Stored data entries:
|---|
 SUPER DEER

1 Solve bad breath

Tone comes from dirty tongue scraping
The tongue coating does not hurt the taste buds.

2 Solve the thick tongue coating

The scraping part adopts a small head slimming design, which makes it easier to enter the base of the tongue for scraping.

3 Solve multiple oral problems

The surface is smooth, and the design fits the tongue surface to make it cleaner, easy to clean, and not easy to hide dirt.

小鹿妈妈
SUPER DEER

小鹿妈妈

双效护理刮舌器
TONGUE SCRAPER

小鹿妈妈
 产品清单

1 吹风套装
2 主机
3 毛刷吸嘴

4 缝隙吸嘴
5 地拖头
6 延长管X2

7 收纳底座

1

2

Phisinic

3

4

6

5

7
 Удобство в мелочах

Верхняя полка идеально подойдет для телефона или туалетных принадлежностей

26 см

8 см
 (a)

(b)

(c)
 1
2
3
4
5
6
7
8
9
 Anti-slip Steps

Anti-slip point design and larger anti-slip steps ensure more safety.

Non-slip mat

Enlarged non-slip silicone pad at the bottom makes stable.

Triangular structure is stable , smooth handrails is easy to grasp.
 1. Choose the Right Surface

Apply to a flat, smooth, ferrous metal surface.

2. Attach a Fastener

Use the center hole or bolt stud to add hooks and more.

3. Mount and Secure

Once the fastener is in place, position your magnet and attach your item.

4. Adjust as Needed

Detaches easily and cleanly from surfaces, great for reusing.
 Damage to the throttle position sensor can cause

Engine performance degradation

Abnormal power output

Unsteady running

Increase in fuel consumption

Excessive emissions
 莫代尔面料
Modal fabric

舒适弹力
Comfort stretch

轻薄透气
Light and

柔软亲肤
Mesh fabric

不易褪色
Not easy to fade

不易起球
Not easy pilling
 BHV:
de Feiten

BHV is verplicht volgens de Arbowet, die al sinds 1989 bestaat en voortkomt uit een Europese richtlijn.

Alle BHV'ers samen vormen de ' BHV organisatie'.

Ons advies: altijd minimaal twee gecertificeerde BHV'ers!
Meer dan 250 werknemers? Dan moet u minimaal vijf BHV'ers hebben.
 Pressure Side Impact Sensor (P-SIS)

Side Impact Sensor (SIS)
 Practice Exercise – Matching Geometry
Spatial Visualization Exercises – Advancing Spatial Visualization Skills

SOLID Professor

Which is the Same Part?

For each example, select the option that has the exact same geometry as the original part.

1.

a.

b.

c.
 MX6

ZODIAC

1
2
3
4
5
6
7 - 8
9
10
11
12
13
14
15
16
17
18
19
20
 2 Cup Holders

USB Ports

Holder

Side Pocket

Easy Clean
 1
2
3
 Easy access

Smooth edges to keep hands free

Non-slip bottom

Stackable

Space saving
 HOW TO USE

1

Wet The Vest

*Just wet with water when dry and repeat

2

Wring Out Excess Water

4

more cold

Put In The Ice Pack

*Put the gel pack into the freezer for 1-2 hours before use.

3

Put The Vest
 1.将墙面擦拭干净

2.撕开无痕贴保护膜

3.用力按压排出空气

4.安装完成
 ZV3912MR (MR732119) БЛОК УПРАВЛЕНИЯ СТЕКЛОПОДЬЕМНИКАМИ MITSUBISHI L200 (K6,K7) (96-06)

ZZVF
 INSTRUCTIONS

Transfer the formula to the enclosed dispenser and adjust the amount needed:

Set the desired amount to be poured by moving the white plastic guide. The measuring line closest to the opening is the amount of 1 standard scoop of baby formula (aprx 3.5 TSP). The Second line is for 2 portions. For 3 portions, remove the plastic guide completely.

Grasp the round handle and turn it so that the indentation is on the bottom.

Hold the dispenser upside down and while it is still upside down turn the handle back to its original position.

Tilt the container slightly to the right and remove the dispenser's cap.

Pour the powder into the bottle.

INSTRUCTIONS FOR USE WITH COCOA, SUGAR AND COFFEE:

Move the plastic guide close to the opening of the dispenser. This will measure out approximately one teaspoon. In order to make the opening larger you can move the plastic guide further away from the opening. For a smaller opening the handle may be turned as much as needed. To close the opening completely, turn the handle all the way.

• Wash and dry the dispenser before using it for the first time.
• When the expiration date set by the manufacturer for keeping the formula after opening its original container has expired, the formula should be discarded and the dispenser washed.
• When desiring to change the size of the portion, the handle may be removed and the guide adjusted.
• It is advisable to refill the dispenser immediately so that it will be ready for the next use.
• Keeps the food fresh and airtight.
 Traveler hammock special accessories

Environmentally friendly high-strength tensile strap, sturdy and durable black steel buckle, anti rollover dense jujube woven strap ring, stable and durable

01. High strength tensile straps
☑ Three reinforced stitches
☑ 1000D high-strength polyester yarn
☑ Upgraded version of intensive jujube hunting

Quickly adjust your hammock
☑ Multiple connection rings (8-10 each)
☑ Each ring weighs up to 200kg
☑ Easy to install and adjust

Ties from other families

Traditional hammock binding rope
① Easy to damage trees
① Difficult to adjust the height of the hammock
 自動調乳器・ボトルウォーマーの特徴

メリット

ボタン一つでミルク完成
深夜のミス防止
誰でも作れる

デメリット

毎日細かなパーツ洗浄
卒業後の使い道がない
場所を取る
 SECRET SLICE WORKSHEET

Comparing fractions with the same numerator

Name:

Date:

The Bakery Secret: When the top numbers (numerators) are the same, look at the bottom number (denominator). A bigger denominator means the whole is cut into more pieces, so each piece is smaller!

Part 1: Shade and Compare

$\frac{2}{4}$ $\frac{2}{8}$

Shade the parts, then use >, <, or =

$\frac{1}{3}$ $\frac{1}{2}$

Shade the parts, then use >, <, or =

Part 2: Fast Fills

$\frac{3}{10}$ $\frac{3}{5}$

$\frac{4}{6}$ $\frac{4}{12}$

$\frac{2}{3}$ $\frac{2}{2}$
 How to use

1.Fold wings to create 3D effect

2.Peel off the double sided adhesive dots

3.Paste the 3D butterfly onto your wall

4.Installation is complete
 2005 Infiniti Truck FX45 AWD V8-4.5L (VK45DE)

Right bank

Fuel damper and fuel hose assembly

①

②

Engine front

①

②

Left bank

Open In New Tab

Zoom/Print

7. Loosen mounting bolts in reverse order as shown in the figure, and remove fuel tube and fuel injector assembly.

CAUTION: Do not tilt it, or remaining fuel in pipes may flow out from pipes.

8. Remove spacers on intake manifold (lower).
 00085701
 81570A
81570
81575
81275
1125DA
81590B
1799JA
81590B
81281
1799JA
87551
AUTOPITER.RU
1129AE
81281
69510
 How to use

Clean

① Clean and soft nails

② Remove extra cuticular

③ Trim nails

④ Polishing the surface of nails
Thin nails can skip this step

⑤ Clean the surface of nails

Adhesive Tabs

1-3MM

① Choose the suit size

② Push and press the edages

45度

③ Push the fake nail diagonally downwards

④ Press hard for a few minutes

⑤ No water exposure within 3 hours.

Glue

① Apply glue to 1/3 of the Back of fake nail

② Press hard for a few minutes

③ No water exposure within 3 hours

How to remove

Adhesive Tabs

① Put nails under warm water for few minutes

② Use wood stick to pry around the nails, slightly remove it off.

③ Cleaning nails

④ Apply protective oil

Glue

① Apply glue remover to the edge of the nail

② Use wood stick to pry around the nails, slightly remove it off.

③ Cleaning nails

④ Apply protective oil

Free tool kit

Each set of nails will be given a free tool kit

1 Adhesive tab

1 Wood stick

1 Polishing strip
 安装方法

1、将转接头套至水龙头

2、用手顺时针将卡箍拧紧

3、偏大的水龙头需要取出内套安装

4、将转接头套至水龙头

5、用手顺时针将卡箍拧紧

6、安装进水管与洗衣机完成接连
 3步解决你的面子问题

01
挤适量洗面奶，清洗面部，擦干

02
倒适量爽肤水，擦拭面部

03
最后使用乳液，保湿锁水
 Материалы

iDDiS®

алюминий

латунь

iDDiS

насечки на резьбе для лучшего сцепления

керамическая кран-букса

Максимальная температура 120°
|---|
• WORK ITEM: All that should be written out is the stretch of lines above between the one holding "INSTRUCTIONS FOR USE" and the one holding "the guide adjusted.", inclusive, exactly as given.

• SOLUTION TO THIS EXERCISE:
INSTRUCTIONS FOR USE WITH COCOA, SUGAR AND COFFEE:

Move the plastic guide close to the opening of the dispenser. This will measure out approximately one teaspoon. In order to make the opening larger you can move the plastic guide further away from the opening. For a smaller opening the handle may be turned as much as needed. To close the opening completely, turn the handle all the way.

• Wash and dry the dispenser before using it for the first time.
• When the expiration date set by the manufacturer for keeping the formula after opening its original container has expired, the formula should be discarded and the dispenser washed.
• When desiring to change the size of the portion, the handle may be removed and the guide adjusted.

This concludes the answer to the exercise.